Published: Monday, March 4, 2013 at 5:06 p.m.
Last Modified: Monday, March 4, 2013 at 5:06 p.m.

The article "Solar panels may make school’s roofs worse" (Sun, Feb. 18) was one of the worst articles I have ever seen in the Gainesville Sun. The anthropomorphism or personification of the solar panels actively making the school’s roofs worse is in the theater of the absurd. What the article fails to identify is: What was the cause of the problem and who is responsible?

In a press release from July 5, 2011, Alachua County School Board Facilities Executive Director Ed Gable said that each roof is selected based on its age and condition. The press release also went on to state that "all of the solar equipment is guaranteed for a minimum of 20 years, so the only risk is that the sun doesn't rise!"

This short-sighted approach did not take into consideration that with a 20-year-lease, provisions should have been made for long-term maintenance and eventual roof replacement. This should have been blatantly obvious considering the age of the roof at Kanapaha Middle School.

In simple terms, if maintenance is not an integral part of the lease agreement, roof rental is not likely to be a lucrative deal in the long run. Any potential profit made by this lease has been severely compromised by the $208,620 roof replacement.

Laboratory testing of roof material cannot detect the reason for a leaking roof. Do other district school roofs have the same potential for issues? An inspection of the underside of the roof surfaces that were compromised is the only way to fully verify the real cause of the problem.

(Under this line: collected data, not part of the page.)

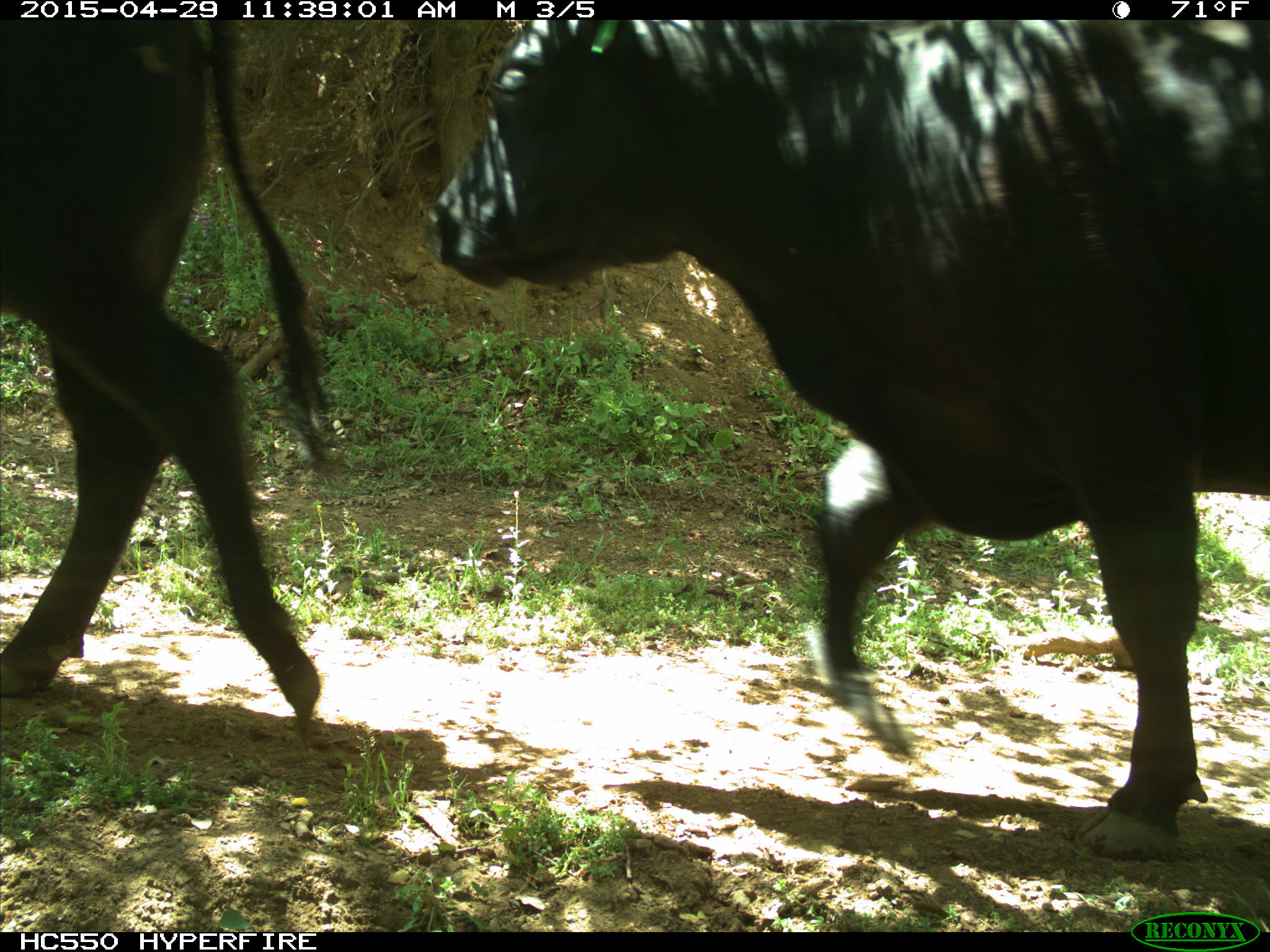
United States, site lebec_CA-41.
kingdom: Animalia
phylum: Chordata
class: Mammalia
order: Artiodactyla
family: Bovidae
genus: Bos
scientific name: Bos taurus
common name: domestic cow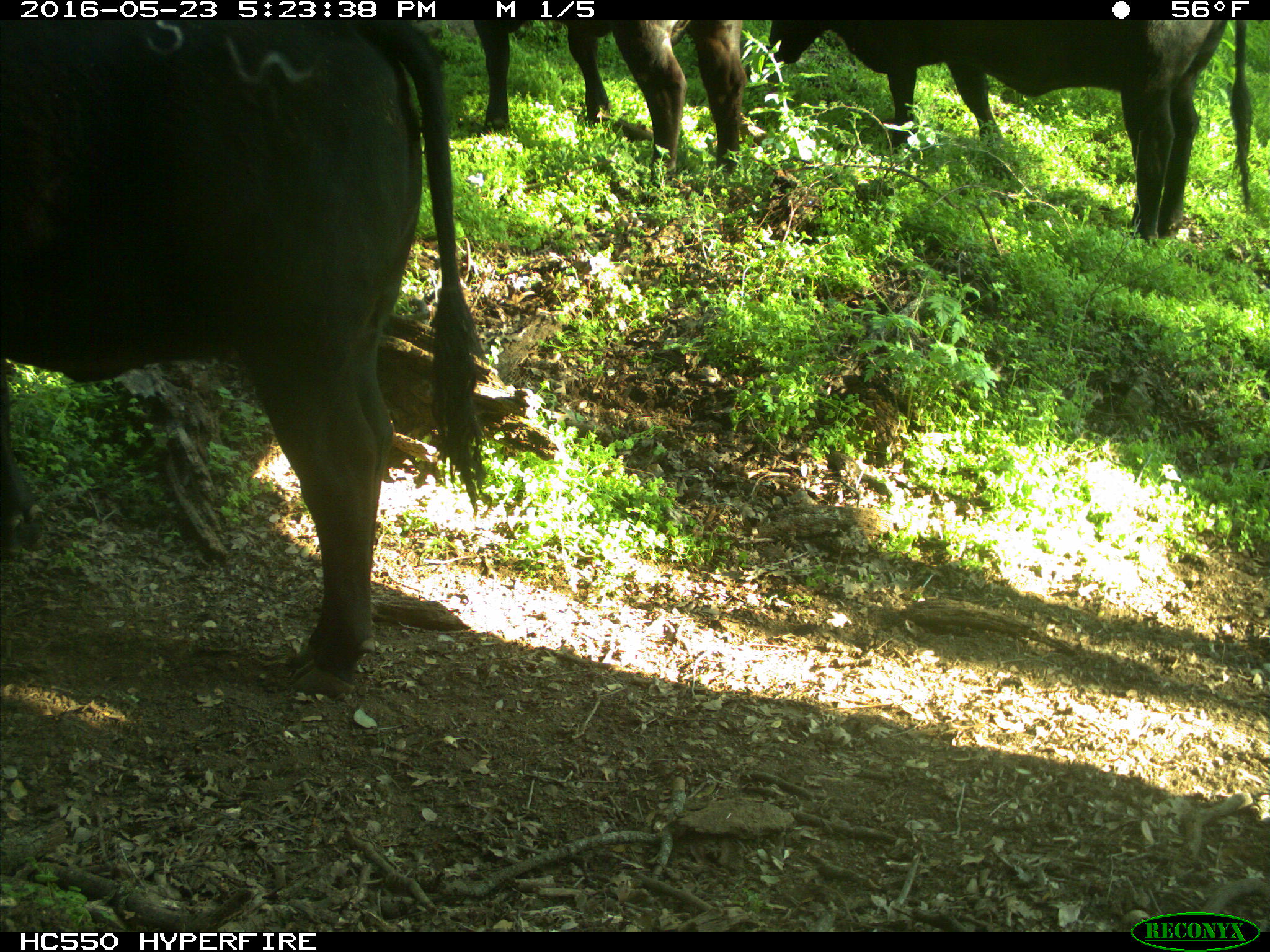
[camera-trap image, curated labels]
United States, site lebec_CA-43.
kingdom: Animalia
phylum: Chordata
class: Mammalia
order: Artiodactyla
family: Bovidae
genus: Bos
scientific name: Bos taurus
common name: domestic cow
Bos taurus (domestic cow).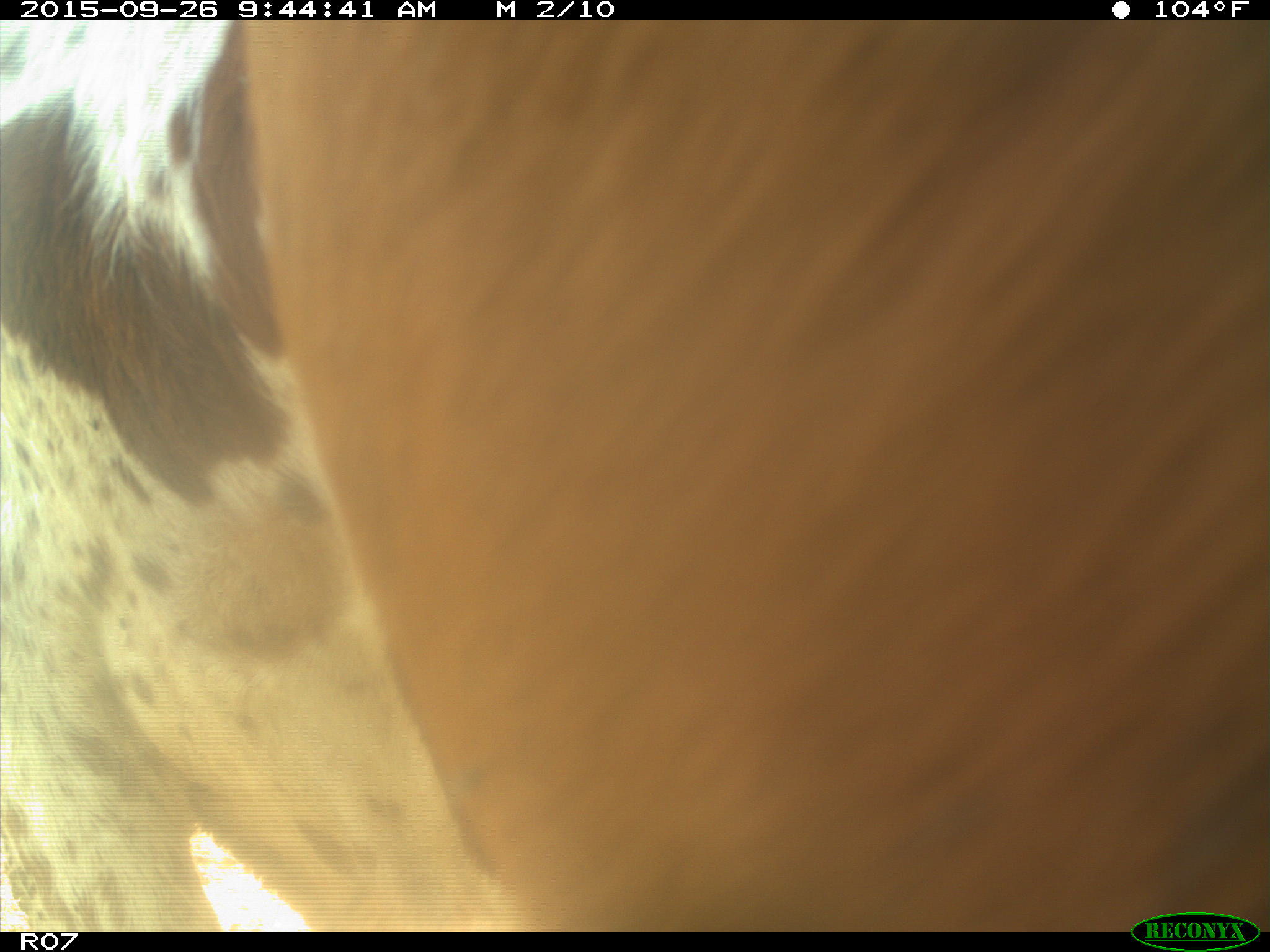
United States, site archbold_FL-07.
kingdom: Animalia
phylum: Chordata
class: Mammalia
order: Artiodactyla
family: Bovidae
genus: Bos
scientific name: Bos taurus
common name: domestic cow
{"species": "Bos taurus (domestic cow)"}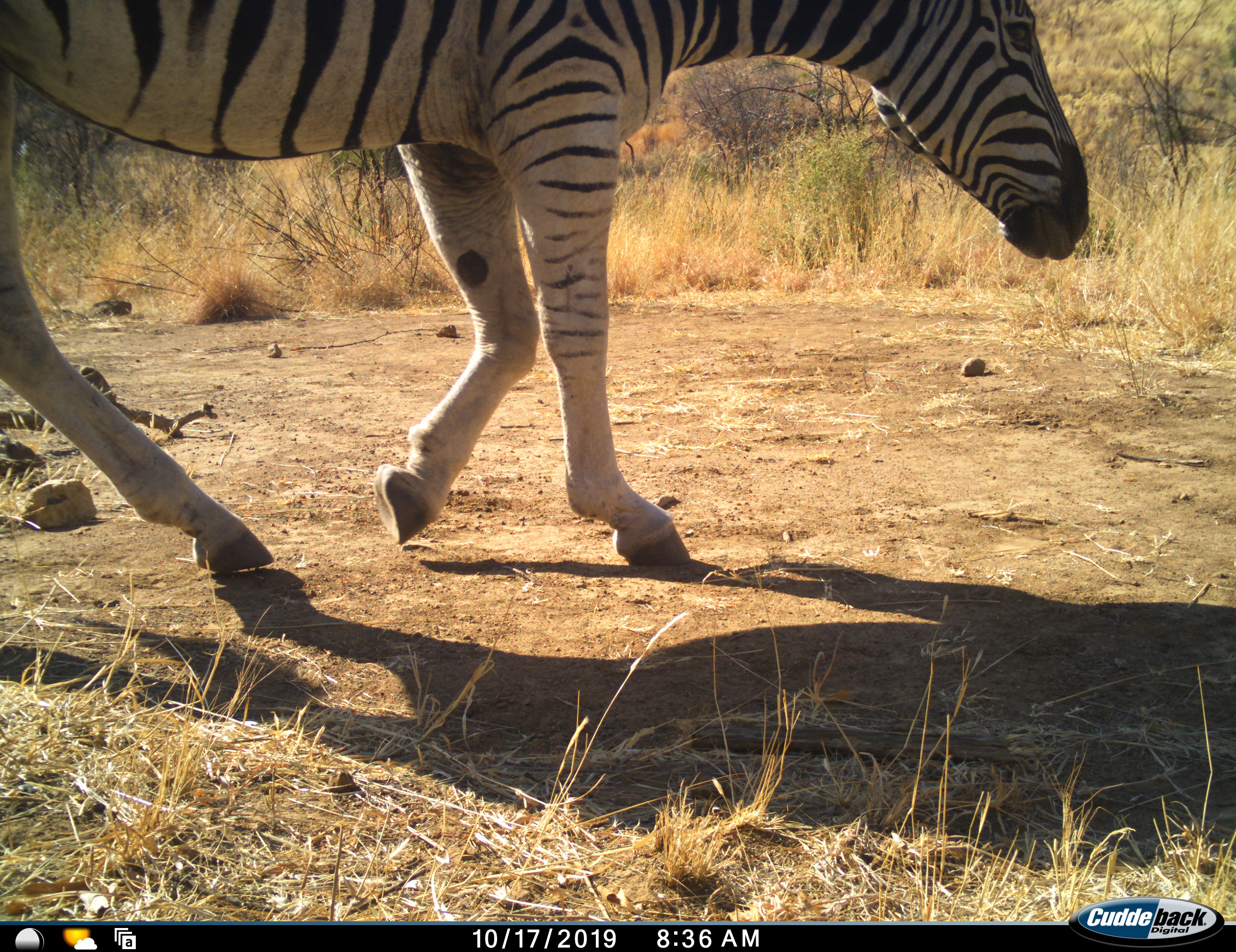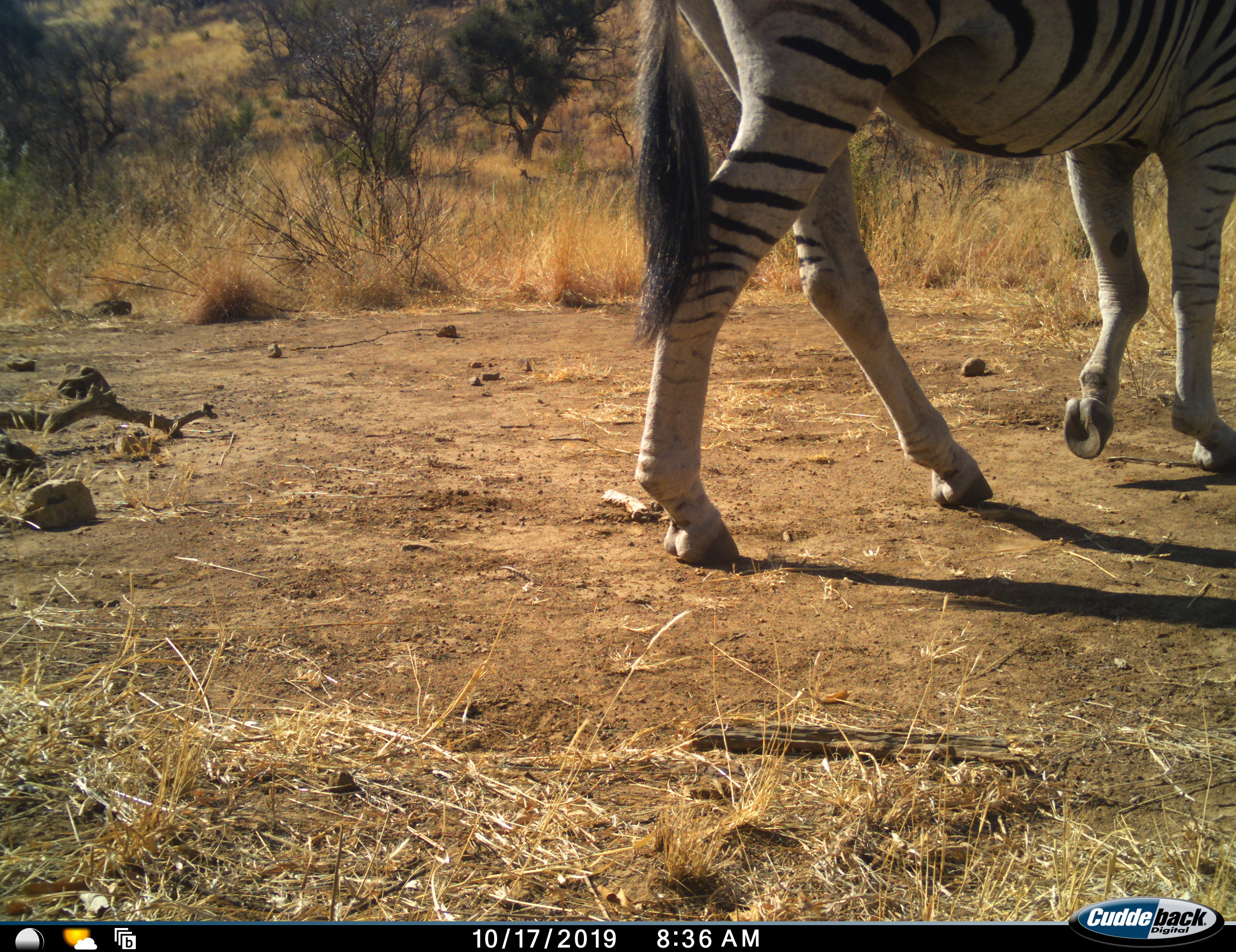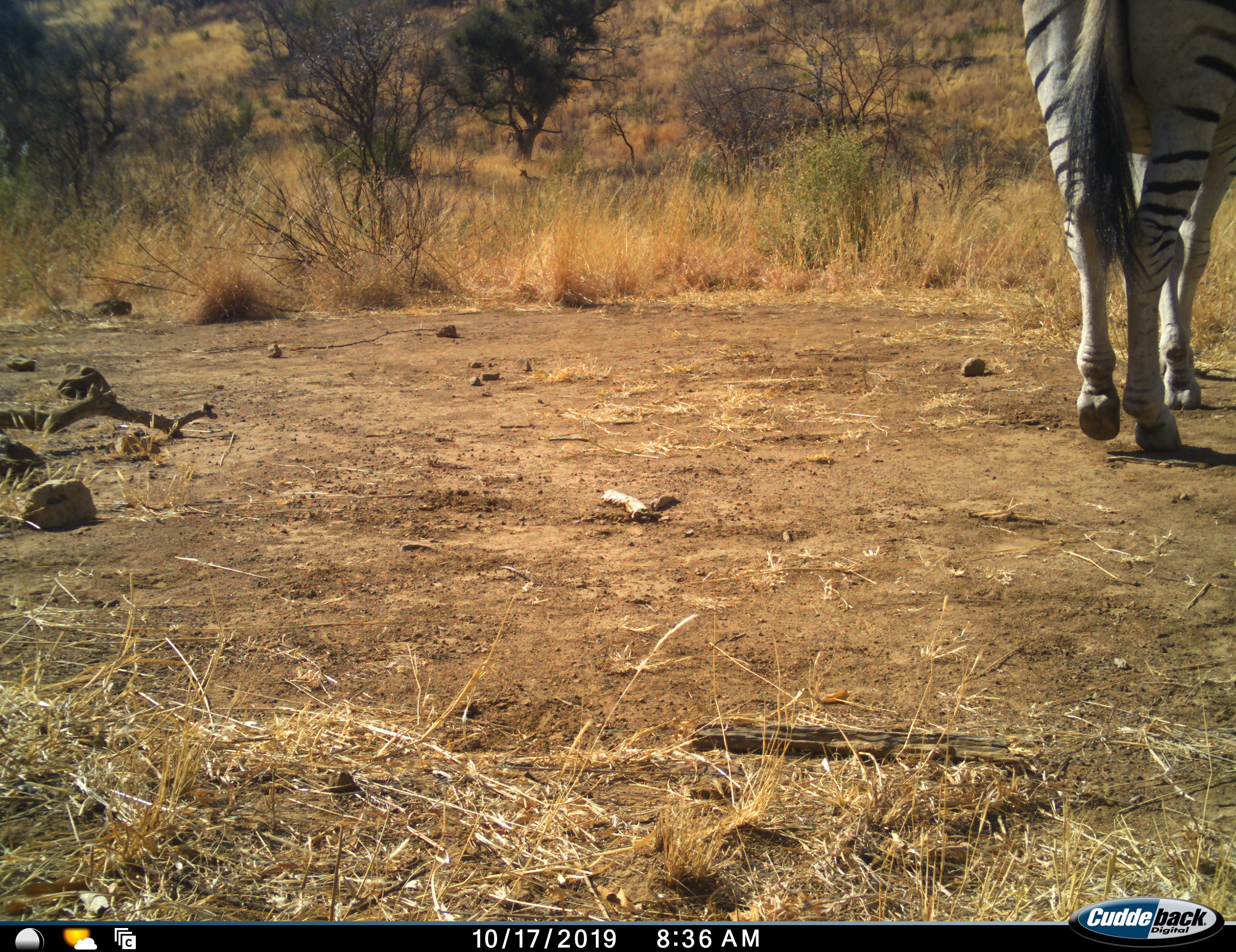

The prime contractor has all the responsibility to assess the roof and determine its suitability prior to moving forward. When the contractor goes forward with the project, all responsibility for damages are owned by that contractor for one year after the installation. According to the article, Phase 2 was installed in Spring 2012 and a rainstorm on May 29 caused leaks on Building 9. With proper sealants and flashing techniques, this could have been avoided.

Instead of investigating materials, let’s also investigate the actual installation, or mechanical attachment to the building. If installing solar panels doesn't help, but "it can make it worse," why would the system be installed knowing that all liability rests with the contractor for one year?

Instead of blaming solar panels or roofing materials for causing a problem, I suggest reading the state of Florida's contracting law and accepting responsibility for the choices that were made. I can only hope that any future solar installations on school board properties will contain provisions for roof maintenance and replacement as part of the lease agreement, as well as fulfillment of contractual obligations under Florida's contracting laws.